Task 1:
Using the thread on calendar flies, explain in one to three sentences why the reply approaches the question from the viewpoint of Energy Futures on CME and ICE.
Task 2:
Do these statements agree with the thread on calendar flies? For each, answer yes or no and quote the words from the thread that decide it.
(a) When the fly is sent to the broker with a limit order, both sides enter on limit orders.
(b) The fly is built from two exchange traded calendars.
(c) The reply says the broker decides how the fly is executed.
Task 3:
In the thread on calendar flies, rewrite the paragraph that begins "This question is regarding" as a short list, keeping its main facts.

This question is regarding the execution of 2 exchange traded calendars combined to make a fly. When you submit the fly to the broker with a limit order, the first side enters on a limit order and the second side enters on a market order.
Does this mean I automatically lose 1 tick entering the fly with a limit order? And if I enter the fly with a market order do I automatically lose 2 ticks (both sides using market orders)? How does it work?
I've also been watching clips of STIRS spread traders working all the legs to get a better price and I wanted to understand it a little better.
Hey Adam
I am answering this from the perspective of trading Energy Futures on CME & ICE, I have traded rates but my knowledge is thin there. It is completely up to you how you execute your fly.

Available data:
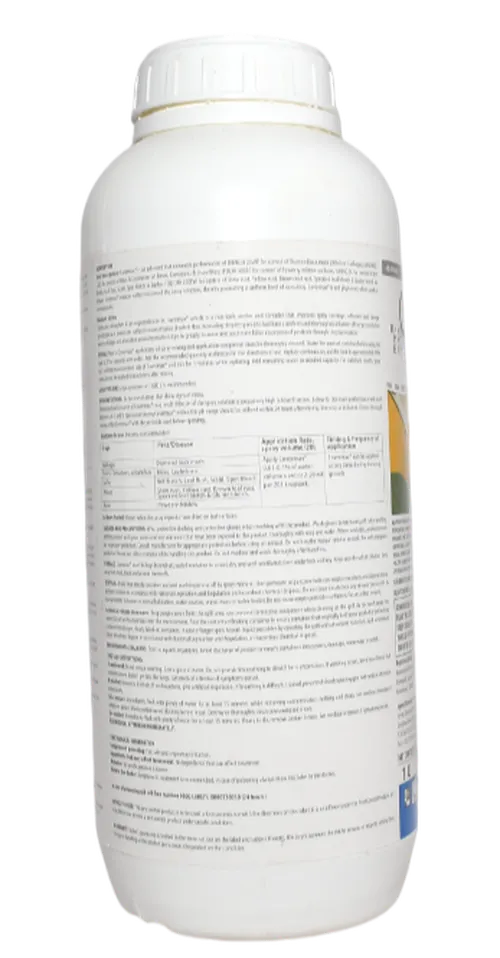 COVERMAX 1LTR (ADJUVANT)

Task result 1:
The person replying trades Energy Futures on CME and ICE. They have also traded rates, but they say their knowledge there is thin.

Task result 2:
(a) No: "the first side enters on a limit order and the second side enters on a market order."
(b) Yes: "2 exchange traded calendars combined to make a fly"
(c) No: "It is completely up to you how you execute your fly."

Task result 3:
- The question is about executing two exchange traded calendars combined to make a fly.
- When the fly goes to the broker as a limit order, the first side enters on a limit order.
- The second side enters on a market order.